The problem: Where the string "DOCTYPE" occurs in a line of the entries below, copy that line.

Input material:
>>>>

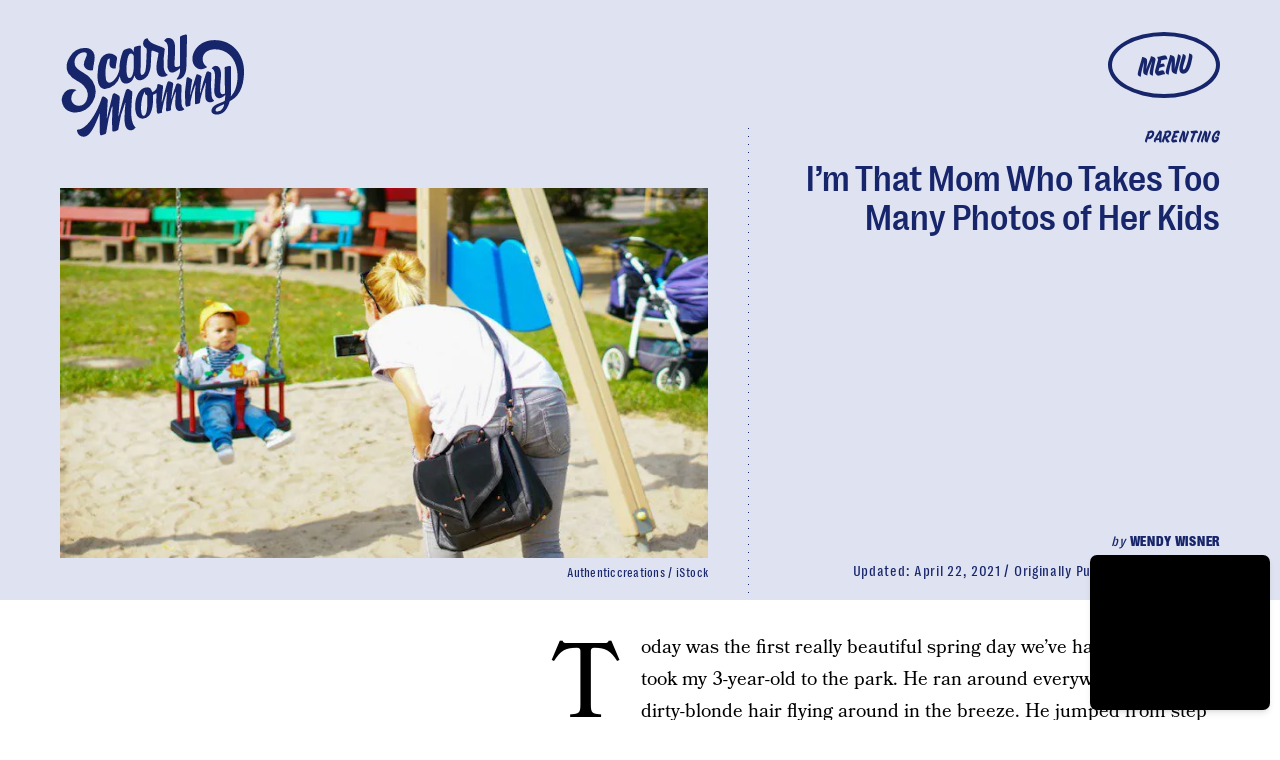

--- FILE ---
content_type: text/html; charset=utf-8
request_url: https://www.google.com/recaptcha/api2/aframe
body_size: 269
content:
<!DOCTYPE HTML><html><head><meta http-equiv="content-type" content="text/html; charset=UTF-8"></head><body><script nonce="h_w6QW-4jCaOkxUc_ZnBNw">/** Anti-fraud and anti-abuse applications only. See google.com/recaptcha */ try{var clients={'sodar':'https://pagead2.googlesyndication.com/pagead/sodar?'};window.addEventListener("message",function(a){try{if(a.source===window.parent){var b=JSON.parse(a.data);var c=clients[b['id']];if(c){var d=document.createElement('img');d.src=c+b['params']+'&rc='+(localStorage.getItem("rc::a")?sessionStorage.getItem("rc::b"):"");window.document.body.appendChild(d);sessionStorage.setItem("rc::e",parseInt(sessionStorage.getItem("rc::e")||0)+1);localStorage.setItem("rc::h",'1769939730263');}}}catch(b){}});window.parent.postMessage("_grecaptcha_ready", "*");}catch(b){}</script></body></html>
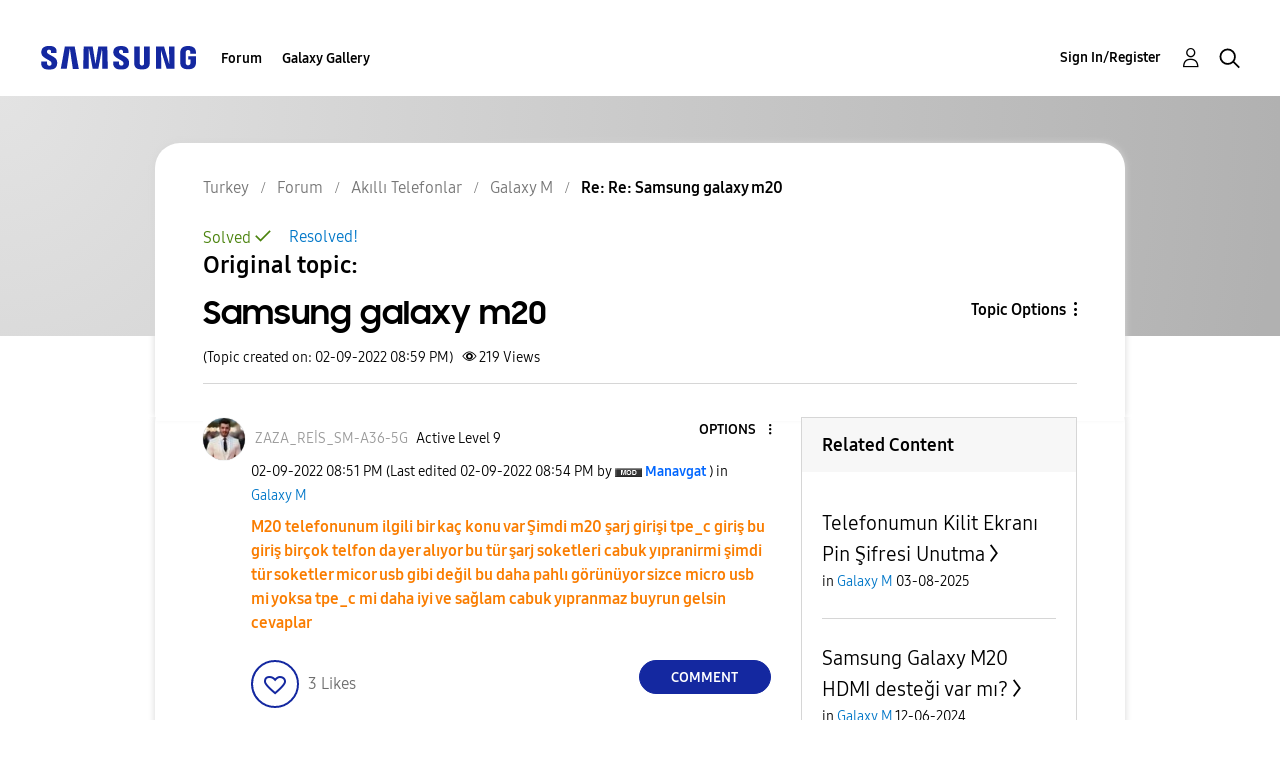

--- FILE ---
content_type: text/html; charset=UTF-8
request_url: https://r2.community.samsung.com/t5/Galaxy-M/Samsung-galaxy-m20/m-p/10809128/highlight/true
body_size: 1875
content:
<!DOCTYPE html>
<html lang="en">
<head>
    <meta charset="utf-8">
    <meta name="viewport" content="width=device-width, initial-scale=1">
    <title></title>
    <style>
        body {
            font-family: "Arial";
        }
    </style>
    <script type="text/javascript">
    window.awsWafCookieDomainList = [];
    window.gokuProps = {
"key":"AQIDAHjcYu/GjX+QlghicBgQ/7bFaQZ+m5FKCMDnO+vTbNg96AH/fBFvfaA7K+1KaCan9LfqAAAAfjB8BgkqhkiG9w0BBwagbzBtAgEAMGgGCSqGSIb3DQEHATAeBglghkgBZQMEAS4wEQQMC0MccU5LrjWeBYrCAgEQgDs9i1wajYjyIVjI2IzdrlZ4K2f21dKYEHUFtx2cjX7w+A575drMLSELMlZIz+Gywfe6XhEbXsw2JTDb0A==",
          "iv":"D549ZQE4TwAABQkq",
          "context":"29S/q5UeKJUFjVfmU1eSRUe++4VAyJd+dNS70FMaZ7pIXtECOKNihEddvPZKINTmDyKLmN3a2kNgBb4TSOfjMa3hLUolV1cPKZr/6++8DYpKj1uuPZgk9rPNTBIqfTqeIAoJreI+ARldLKQZbpSL/4/oWZXDzUui+HJx3d1IHTFJKE0eWrZq9Gm+8HTdlyCgA6/X/ZocgXYC7Un/Pvybut6NmSAeWpEvs36NrbY3+4n9Gk9fUfb6097z+YmJu1wKR5JB2vZMmy2pVbA8ZsJWLldvy3NKu4LfR6vOvcqcfTthlme+z7ifY1HphV0eAU06kHGhq2zBFARJpVk7VSX25gp4ozDlMAzrspAOnznCR5ywgf4gDIOyOP/v/one96NWdy6N5YD0X0Z1vFKTbqCiDgr6Y4/45uIyN1Us"
};
    </script>
    <script src="https://bc0439715fa6.967eb88d.us-east-2.token.awswaf.com/bc0439715fa6/e566d069acb5/9c5f3411fe12/challenge.js"></script>
</head>
<body>
    <div id="challenge-container"></div>
    <script type="text/javascript">
        AwsWafIntegration.saveReferrer();
        AwsWafIntegration.checkForceRefresh().then((forceRefresh) => {
            if (forceRefresh) {
                AwsWafIntegration.forceRefreshToken().then(() => {
                    window.location.reload(true);
                });
            } else {
                AwsWafIntegration.getToken().then(() => {
                    window.location.reload(true);
                });
            }
        });
    </script>
    <noscript>
        <h1>JavaScript is disabled</h1>
        In order to continue, we need to verify that you're not a robot.
        This requires JavaScript. Enable JavaScript and then reload the page.
    </noscript>
</body>
</html>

<<<<

Written answer:
<!DOCTYPE HTML><html><head><meta http-equiv="content-type" content="text/html; charset=UTF-8"></head><body><script nonce="h_w6QW-4jCaOkxUc_ZnBNw">/** Anti-fraud and anti-abuse applications only. See google.com/recaptcha */ try{var clients={'sodar':'https://pagead2.googlesyndication.com/pagead/sodar?'};window.addEventListener("message",function(a){try{if(a.source===window.parent){var b=JSON.parse(a.data);var c=clients[b['id']];if(c){var d=document.createElement('img');d.src=c+b['params']+'&rc='+(localStorage.getItem("rc::a")?sessionStorage.getItem("rc::b"):"");window.document.body.appendChild(d);sessionStorage.setItem("rc::e",parseInt(sessionStorage.getItem("rc::e")||0)+1);localStorage.setItem("rc::h",'1769939730263');}}}catch(b){}});window.parent.postMessage("_grecaptcha_ready", "*");}catch(b){}</script></body></html>
<!DOCTYPE html>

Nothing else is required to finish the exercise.